Robespierre, qui une fois sa confiance donnée la maintenait jusqu'à l'imprudence, avait assuré l'impunité à cet agent, ce qui le rendait insolent au point d'insulter les députés.
Comme beaucoup avaient à se plaindre de lui, la proposition de Bourdon (de l'Oise) fut acceptée. L'assemblée vota.
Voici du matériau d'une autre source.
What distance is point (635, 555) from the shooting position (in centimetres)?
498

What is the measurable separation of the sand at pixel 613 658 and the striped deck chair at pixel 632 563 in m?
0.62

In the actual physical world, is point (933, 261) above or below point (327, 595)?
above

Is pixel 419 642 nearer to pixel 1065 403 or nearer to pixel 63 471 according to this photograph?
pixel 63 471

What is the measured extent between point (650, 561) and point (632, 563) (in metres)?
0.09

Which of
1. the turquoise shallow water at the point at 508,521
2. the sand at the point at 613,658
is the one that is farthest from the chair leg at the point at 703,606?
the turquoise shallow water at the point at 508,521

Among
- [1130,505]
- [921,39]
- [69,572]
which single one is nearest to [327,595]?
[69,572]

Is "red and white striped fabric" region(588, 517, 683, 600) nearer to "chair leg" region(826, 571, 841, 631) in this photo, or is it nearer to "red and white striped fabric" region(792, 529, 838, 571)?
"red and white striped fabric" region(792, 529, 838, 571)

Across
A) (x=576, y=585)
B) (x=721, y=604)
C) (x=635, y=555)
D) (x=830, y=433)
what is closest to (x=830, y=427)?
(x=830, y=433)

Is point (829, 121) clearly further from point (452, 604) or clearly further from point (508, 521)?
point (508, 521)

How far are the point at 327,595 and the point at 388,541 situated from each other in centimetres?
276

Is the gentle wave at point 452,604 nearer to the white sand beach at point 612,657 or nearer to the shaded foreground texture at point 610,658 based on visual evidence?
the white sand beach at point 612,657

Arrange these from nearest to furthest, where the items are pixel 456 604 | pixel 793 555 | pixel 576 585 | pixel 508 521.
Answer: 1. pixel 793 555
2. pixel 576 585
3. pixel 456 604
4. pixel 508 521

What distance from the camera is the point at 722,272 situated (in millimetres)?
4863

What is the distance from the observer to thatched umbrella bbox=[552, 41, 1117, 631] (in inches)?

Héron fut arrêté.
Alors tous les robespierristes accourent; ils avaient reçu le mot de Robespierre, la mesure avait été prise en son absence, et, si elle était maintenue, Robespierre était sinon perdu, du moins cruellement entamé.
Ce fut d'abord Couthon qui vint demander que l'assemblée continuât sa confiance au comité de salut public. Puis Moïse Bayle, qui vint témoigner que, dans plusieurs affaires, Héron s'était montré adroit et hardi. Puis ce fut Robespierre lui-même qui joua l'attendrissement, qui parla des âmes sensibles et de son ambition d'obtenir la palme du martyre.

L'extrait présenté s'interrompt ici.